Prefeitura de Pitanga esclarece sobre paralisação da obra do CMEI

Assessora de Planejamento, Mara Renauer

Assessora de Planejamento, Mara Renauer

A Prefeitura de Pitanga, por meio da assessoria de planejamento do município, se manifestou com relação à polêmica das obras paralisadas do Centro Municipal de Educação Infantil (CMEI), que está sendo construído no Jardim Maravilha. A assessora de planejamento do município, Mara França Renauer, explicou que essa obra teve início em 2015 e, no início da atual gestão, o Ministério da Educação atrasou o repasse dos recursos e a empresa alegou dificuldades e paralisou a construção. Na época, o repasse em atraso era em torno de R$ 200 mil.

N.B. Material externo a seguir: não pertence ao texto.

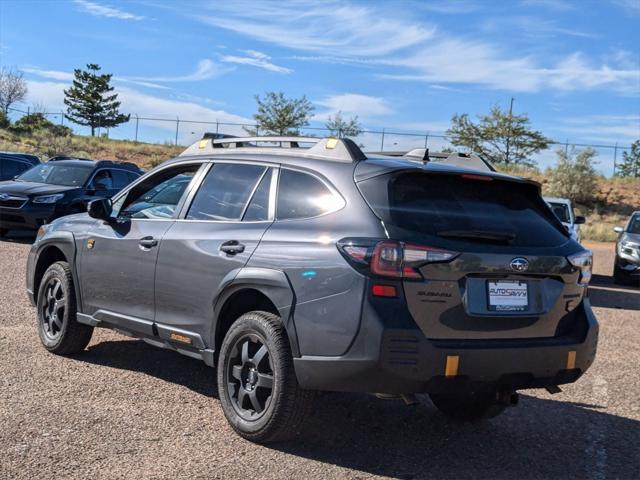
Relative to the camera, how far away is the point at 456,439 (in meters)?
5.14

Mara Renauer salienta que a administração entrou em contato com os deputados que representam Pitanga a nível nacional, e eles conseguiram liberar os recursos para que a obra tivesse continuidade. A empresa até retomou a construção, mas poucos dias depois, alegando defasagem do preço contratado com a realidade atual e que a empresa estaria falida, abandonou novamente a obra. “Continuamos fazendo as notificações e abrindo negociações com a empresa, para que fosse realizado um aditivo, mas ela solicitou o destrato; no entanto, não apresentou nenhum documento informando sobre a falência”, explicou a assessora de planejamento.

No dia 5 de maio, o contrato foi finalmente encerrado e, com isso, a prefeitura pode retomar a obra e reiniciar os trâmites para uma nova licitação. Até a última medição, a empreiteira havia executado 86% do cronograma contratado. Mara Renauer lembra que houve problemas de depredação da obra, mas que a responsabilidade até então era da construtora, que tem até o dia 31 de maio para manter um guardião no local.

A assessora de planejamento destaca agora que a empresa sofrerá algumas punições previstas no contrato e a diferença entre a última medição paga e os danos apresentados na avaliação da prefeitura também terão que ser pagos pela empresa. “Fizemos um relatório e colocamos todas as notificações realizadas aos empreiteiros e também as informações que foram colocadas no sistema do Governo Federal; em nenhum momento, a prefeitura deixou de acompanhar a obra e ofereceu várias alternativas para que a obra não fosse paralisada”, comentou Mara Renauer.

O município agora vai fazer os levantamentos necessários e encaminhar ao Ministério da Educação, com planilha atualizada de custos, para conseguir fazer nova licitação para a construção. Mara Renauer destaca que será necessário aumentar a contrapartida do município, já que, além da atualização dos custos, também serão necessárias obras de adequação. Apenas após a autorização do MEC é que o município poderá licitar e dar continuidade à obra. O investimento inicial na obra é de R$ 1,272 milhão de reais.